- _To do_:
Exactly repeat all the records below, omitting the images they hold.

-------- Information given --------

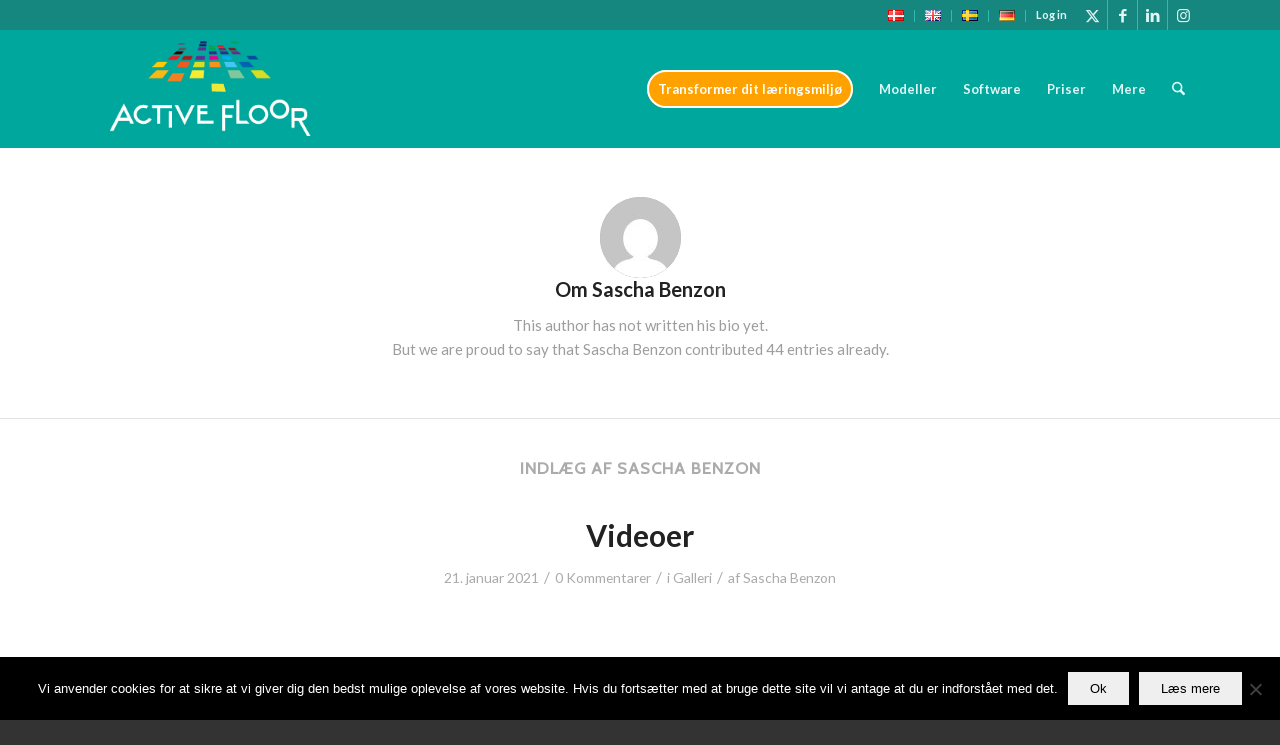

--- FILE ---
content_type: text/css
request_url: https://activefloor.com/wp-content/uploads/dynamic_avia/avia_posts_css/post-9273.css?ver=ver-1768374611
body_size: 348
content:
.flex_column.av-9kaqux-a93979f57fb8e401b0abfa80829085cf{
border-radius:0px 0px 0px 0px;
padding:0px 0px 0px 0px;
}

.flex_column.av-5mhak9-63c0a82dfe5d0d6174b6b136c9c75a3e{
border-radius:0px 0px 0px 0px;
padding:0px 0px 0px 0px;
}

--------

- _Worked solution_:
--- FILE ---
content_type: text/css
request_url: https://activefloor.com/wp-content/uploads/dynamic_avia/avia_posts_css/post-9273.css?ver=ver-1768374611
body_size: 348
content:
.flex_column.av-9kaqux-a93979f57fb8e401b0abfa80829085cf{
border-radius:0px 0px 0px 0px;
padding:0px 0px 0px 0px;
}

.flex_column.av-5mhak9-63c0a82dfe5d0d6174b6b136c9c75a3e{
border-radius:0px 0px 0px 0px;
padding:0px 0px 0px 0px;
}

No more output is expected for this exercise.